Du président dépendra la nomination des présidents et des vice-présidents de la Chambre et du Sénat. Au lieu des sessions parlementaires constantes, nous bornerons les séances les Parlements à quelques mois. En outre, le président, comme Chef du pouvoir exécutif, aura le droit de convoquer ou de dissoudre le Parlement et, dans le ces de dissolution, d’ajourner le moment d’une nouvelle convocation. Mais pour que les conséquences de toutes ces actions, en réalité illégales, ne retombent pas sur la responsabilité, établie par nous, du président, ce qui nuirait à nos plans, nous suggérerons aux ministres et aux autres fonctionnaires qui entoureront le président l’idée de passer outre à ses dispositions par leurs propres mesures ; de la sorte, ils seront responsables à sa place... Nous conseillons de confier ce rôle surtout au Sénat, au Conseil d’État, au Conseil des Ministres, plutôt qu’à un seul individu. Le président interprétera, sur notre désir, les lois existantes, que l’on peut interpréter différemment ; il les annulera, quand nous lui en montrerons la nécessité ; il aura le droit de proposer les lois provisoires et même un nouveau changement de la constitution, sous prétexte du bien suprême de l’État. Ces mesures nous donnerons le moyen de détruire peu à peu, pas à pas, tout ce que, d’abord, lors de notre prise de pouvoir, nous aurons été forcés d’introduire dans les Constitutions des États ; nous passerons ainsi imperceptiblement à la suppression de toute constitution, quand le temps sera venu de grouper tous les gouvernements sous notre autocratie.
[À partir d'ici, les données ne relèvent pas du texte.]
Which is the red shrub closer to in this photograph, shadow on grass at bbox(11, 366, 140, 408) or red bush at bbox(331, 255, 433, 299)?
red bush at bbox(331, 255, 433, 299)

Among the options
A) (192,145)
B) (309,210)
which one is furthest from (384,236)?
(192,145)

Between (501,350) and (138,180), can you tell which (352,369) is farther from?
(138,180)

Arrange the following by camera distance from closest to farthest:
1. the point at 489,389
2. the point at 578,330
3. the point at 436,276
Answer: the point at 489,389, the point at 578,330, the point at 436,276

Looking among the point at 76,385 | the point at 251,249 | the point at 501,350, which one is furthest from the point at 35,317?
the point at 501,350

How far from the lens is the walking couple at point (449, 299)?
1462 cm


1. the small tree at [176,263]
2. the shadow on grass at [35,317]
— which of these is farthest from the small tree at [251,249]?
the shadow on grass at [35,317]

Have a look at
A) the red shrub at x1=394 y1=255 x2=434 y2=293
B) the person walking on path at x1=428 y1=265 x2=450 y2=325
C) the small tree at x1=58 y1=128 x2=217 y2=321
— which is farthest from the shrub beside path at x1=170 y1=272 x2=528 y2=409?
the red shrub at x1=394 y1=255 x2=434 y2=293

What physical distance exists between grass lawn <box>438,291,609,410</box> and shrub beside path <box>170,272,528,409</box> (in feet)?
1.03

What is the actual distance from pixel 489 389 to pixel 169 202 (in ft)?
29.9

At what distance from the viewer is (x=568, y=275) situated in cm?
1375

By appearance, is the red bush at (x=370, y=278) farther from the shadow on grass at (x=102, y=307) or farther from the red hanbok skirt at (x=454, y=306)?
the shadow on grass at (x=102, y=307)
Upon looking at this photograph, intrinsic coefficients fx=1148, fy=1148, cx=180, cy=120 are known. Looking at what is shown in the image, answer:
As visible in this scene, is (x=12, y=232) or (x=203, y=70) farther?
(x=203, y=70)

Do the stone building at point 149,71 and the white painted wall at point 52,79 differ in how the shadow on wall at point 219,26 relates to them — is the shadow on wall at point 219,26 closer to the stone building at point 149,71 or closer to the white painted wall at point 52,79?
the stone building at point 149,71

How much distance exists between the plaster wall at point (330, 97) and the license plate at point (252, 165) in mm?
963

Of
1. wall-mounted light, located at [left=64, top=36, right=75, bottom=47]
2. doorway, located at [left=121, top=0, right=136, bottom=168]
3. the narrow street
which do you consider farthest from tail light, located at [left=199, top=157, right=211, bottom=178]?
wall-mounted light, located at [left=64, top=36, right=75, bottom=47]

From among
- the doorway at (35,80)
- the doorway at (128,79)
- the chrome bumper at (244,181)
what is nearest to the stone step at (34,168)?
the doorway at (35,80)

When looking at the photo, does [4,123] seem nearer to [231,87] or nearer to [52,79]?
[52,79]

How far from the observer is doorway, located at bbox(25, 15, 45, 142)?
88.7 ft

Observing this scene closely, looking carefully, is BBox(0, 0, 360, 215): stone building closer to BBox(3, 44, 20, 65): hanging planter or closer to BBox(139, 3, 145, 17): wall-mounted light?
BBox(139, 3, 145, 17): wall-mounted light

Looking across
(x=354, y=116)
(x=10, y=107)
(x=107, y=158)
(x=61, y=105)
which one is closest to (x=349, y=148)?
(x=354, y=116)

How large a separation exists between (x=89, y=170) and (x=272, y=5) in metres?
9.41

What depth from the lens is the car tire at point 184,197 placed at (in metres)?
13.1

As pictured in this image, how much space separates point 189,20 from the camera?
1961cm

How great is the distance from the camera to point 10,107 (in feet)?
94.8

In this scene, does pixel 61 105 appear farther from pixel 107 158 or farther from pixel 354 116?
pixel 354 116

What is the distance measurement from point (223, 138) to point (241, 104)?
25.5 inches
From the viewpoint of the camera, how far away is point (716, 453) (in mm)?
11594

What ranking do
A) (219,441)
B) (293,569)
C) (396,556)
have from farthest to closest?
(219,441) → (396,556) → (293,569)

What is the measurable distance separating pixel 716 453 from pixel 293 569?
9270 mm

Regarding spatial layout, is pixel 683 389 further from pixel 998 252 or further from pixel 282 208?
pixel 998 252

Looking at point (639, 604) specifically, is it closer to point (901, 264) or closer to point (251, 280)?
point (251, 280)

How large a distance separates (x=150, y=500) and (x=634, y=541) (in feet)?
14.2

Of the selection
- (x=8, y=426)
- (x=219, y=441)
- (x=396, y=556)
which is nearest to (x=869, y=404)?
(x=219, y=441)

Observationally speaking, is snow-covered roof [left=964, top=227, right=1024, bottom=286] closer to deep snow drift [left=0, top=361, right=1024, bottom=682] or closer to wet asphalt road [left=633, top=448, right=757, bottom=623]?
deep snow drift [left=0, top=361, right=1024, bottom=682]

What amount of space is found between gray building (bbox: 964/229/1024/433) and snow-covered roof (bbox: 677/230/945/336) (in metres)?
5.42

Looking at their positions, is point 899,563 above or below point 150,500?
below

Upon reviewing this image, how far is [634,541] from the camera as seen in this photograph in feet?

La reconnaissance de notre autocratie peut arriver avant la suppression de la Constitution, si les peuples, fatigués par les désordres et la frivolité de leurs gouvernants s’écrient : « Chassez-les et donnez-nous un roi universel qui puisse nous réunir et détruire les causes de nos discordes : les frontières des nations, les religions, les calculs des États ; un roi qui nous donne cette paix et ce repos, que nous ne pouvons obtenir avec nos gouvernants et nos représentants. »

Vous savez très bien vous-mêmes que pour rendre possible de tels désirs, il faut troubler constamment, dans tous les pays, les rapports du peuple et du gouvernement, afin de fatiguer tout le monde par la désunion, l’inimitié, la haine et même par le martyre, la faim, l’inoculation des maladies, la misère, pour que les chrétiens ne voient pas d’autre salut que de recourir à notre souveraineté pleine et entière. Si nous donnons aux peuples le temps de respirer, le moment favorable n’arrivera peut-être jamais.